A tribunal rejected as “faintly ridiculous” Uber’s claim that it could not be classed as the drivers’ employer; and the judge described documents Uber had submitted to the court as containing “fictions, twisted language and even brand new terminology”.
Like Google, Amazon and Facebook, Uber has so far been successful in gaming the tax system. These companies’ main assets lie in intellectual copyrights, not plant and machinery, so they can in effect move their profit base to whichever tax jurisdiction seems most favourable. This, too, is a mortal threat to competitor businesses based in physical premises within the markets where they trade: small booksellers are about to be rendered even more uncompetitive by a sharp rise in business rates, whereas Amazon’s profitability will not be affected.
This, in fact, is a growing problem for the government. While 11 Downing Street welcomes Facebook and Google establishing their European headquarters in London, the rapid decline of bricks and mortar retailing — or Airbnb’s growing legion of self-employed home-owners taking market share from hotels that pay VAT — is inexorably eroding the tax base.
The chancellor, Philip Hammond, is concerned. As well he might be: the national deficit can be reduced only by a mixture of increasing government receipts and cuts in public expenditure (which is not popular). It doesn’t seem that Hammond will address this “fiscal leakage” in his budget next month, but on grounds of unfair competition alone it demands his attention.
You might say this is just self-interested whining on the part of an old hand from the traditional newspaper industry, an industry whose revenues have been pillaged by Facebook and Google, as those Californian businesses hoover up the global advertising market.
But I’m happy to acknowledge that they have created something quite new, in an almost visionary fashion; and since these firms don’t charge us, the end users of their technology, the public will take a generally benign view of the multibillionaire nerds.
But Uber is something else again.
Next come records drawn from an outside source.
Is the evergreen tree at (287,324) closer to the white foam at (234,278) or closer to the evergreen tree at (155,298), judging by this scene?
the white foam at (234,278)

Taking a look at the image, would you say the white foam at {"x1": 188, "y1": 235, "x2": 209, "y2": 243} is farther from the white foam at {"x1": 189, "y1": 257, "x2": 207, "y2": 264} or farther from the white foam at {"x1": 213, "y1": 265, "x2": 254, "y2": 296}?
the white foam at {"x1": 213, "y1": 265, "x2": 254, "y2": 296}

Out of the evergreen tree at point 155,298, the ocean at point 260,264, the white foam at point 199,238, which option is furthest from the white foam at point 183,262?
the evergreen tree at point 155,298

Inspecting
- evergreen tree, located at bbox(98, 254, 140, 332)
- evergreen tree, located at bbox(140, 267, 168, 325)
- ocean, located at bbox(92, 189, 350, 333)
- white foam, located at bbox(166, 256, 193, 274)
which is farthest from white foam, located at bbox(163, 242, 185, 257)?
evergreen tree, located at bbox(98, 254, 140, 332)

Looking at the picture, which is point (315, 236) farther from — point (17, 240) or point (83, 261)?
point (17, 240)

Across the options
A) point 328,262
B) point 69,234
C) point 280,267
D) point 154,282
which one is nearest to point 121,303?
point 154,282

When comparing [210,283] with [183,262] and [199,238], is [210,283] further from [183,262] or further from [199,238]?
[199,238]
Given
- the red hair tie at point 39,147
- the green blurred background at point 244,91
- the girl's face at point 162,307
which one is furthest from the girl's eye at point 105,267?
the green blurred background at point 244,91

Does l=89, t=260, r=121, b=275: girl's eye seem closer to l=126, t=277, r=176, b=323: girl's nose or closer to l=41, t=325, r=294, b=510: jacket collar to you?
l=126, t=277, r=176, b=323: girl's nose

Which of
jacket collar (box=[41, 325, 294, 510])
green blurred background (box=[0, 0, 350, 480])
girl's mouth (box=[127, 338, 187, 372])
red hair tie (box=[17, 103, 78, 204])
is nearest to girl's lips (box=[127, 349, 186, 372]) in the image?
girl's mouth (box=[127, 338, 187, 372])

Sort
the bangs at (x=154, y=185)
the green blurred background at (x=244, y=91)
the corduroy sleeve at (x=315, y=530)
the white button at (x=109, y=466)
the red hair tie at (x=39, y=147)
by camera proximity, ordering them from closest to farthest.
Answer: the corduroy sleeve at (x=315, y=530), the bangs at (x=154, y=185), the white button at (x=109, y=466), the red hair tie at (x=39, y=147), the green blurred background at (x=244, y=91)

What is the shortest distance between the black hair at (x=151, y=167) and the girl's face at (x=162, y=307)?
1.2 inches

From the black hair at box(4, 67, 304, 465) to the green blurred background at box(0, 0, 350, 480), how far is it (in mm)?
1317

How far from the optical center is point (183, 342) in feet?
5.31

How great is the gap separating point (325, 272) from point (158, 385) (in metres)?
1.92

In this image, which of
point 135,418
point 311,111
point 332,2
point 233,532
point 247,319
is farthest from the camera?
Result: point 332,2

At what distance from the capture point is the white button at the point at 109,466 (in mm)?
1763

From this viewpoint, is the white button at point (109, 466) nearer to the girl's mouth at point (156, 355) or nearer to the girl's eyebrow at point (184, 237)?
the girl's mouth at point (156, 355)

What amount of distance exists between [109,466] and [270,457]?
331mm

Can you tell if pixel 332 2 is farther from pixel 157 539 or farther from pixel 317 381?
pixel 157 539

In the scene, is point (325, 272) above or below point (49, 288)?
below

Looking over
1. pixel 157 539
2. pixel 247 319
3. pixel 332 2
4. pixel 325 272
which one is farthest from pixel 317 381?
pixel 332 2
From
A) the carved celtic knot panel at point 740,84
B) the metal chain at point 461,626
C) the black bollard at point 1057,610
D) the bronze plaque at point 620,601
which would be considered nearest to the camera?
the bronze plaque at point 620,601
As Hubert Horan points out: “Uber has not created a totally new product or dramatically redefined a traditional market; it is not ‘disrupting’ incumbent operators with a totally new way of doing business but is driving passengers from A to B in cars, just like traditional urban car service operators always have.”
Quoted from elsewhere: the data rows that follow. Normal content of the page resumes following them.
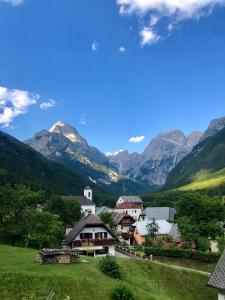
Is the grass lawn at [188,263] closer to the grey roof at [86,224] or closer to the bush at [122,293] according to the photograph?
the grey roof at [86,224]

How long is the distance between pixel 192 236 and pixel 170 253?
41.4ft

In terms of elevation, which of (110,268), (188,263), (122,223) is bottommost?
(110,268)

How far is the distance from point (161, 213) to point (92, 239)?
289 ft

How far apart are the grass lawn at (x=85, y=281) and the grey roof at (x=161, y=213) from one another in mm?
98995

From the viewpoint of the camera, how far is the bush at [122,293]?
3576 cm

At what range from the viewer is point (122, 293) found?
36156 mm

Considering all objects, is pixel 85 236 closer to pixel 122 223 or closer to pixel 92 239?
pixel 92 239

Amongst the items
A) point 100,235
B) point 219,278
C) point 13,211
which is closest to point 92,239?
point 100,235

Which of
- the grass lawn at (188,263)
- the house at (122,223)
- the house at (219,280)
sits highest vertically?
the house at (122,223)

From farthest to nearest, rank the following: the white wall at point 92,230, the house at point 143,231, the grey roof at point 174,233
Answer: the house at point 143,231 < the grey roof at point 174,233 < the white wall at point 92,230

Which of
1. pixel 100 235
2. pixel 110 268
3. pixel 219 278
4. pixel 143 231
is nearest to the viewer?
pixel 110 268

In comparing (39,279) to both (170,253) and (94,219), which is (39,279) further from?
(170,253)

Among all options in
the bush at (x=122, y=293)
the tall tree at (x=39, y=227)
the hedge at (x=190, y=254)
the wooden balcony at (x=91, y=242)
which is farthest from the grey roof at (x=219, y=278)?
the hedge at (x=190, y=254)

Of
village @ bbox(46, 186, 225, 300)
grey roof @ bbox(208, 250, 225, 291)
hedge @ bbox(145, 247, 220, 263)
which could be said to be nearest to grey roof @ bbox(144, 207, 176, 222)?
village @ bbox(46, 186, 225, 300)
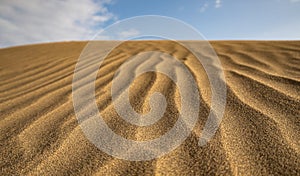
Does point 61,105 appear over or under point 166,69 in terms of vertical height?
over

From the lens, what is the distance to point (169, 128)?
1.58 meters

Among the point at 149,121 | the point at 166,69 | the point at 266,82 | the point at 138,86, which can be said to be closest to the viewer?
the point at 149,121

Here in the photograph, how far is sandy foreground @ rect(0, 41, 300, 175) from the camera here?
1203 millimetres

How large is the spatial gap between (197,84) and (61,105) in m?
1.10

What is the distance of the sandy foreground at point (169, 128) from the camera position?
1203 mm

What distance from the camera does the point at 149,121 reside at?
1.70m

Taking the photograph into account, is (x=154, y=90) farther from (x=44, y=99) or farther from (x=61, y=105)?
(x=44, y=99)

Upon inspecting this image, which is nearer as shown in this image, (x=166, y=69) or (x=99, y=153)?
(x=99, y=153)

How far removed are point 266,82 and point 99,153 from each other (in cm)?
150

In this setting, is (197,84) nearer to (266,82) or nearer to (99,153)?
(266,82)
Uber’s colossal valuation by investors can only be based on the idea that it will become the Amazon of the car-hire business. But this has always been a marginally profitable form of enterprise, and since those rides are not becoming cheaper (in actual cost to the provider), it will continue to be monumental investor subsidies keeping this particular show on the road.
Perhaps those start-up investors will be able to persuade the financial institutions — the people running your and my pension funds — to give them the return they dreamt of, come a stock market flotation. Up first is Snapchat, whose recent filing with the US Securities and Exchange Commission was described by the FT as “for traditionally minded investors . . . the prospectus from hell. Last year the company recorded a net loss of $515m . . . on revenue of $404m. The filing states that Snap expects ‘to incur operating losses in future and may never achieve or maintain profitability.’”
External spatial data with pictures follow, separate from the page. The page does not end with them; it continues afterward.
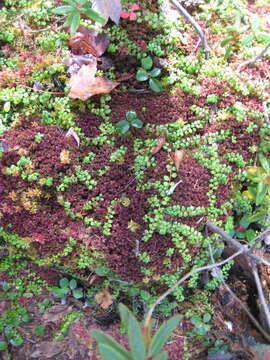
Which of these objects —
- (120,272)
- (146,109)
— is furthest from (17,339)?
(146,109)

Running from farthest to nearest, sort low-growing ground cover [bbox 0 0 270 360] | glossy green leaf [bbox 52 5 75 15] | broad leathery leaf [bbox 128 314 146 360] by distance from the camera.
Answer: low-growing ground cover [bbox 0 0 270 360] → glossy green leaf [bbox 52 5 75 15] → broad leathery leaf [bbox 128 314 146 360]

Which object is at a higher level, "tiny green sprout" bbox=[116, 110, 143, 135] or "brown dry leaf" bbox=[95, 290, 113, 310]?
"tiny green sprout" bbox=[116, 110, 143, 135]

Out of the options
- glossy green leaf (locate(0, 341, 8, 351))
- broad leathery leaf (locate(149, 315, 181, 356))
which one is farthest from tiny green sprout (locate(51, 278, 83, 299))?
broad leathery leaf (locate(149, 315, 181, 356))

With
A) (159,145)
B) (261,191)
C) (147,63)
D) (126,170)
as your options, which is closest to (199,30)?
(147,63)

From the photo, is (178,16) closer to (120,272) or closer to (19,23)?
(19,23)

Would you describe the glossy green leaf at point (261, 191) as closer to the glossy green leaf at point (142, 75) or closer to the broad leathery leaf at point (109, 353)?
the glossy green leaf at point (142, 75)

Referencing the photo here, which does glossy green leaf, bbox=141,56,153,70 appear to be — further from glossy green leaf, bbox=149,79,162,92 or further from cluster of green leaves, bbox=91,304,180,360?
cluster of green leaves, bbox=91,304,180,360

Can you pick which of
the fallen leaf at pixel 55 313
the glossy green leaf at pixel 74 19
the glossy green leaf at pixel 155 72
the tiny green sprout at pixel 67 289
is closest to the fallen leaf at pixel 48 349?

Well, caveat emptor. The dotcom crash of 2000 showed the South Sea Bubble-like nature of the market’s obsession with hi-tech stocks. There were survivors, some even becoming profitable, but the loss of value was astounding.
It is, obviously, the right of the private investors in Uber to waste their billions. But please let’s not fall for their redefinition of minicab hire as a triumph of technological progress.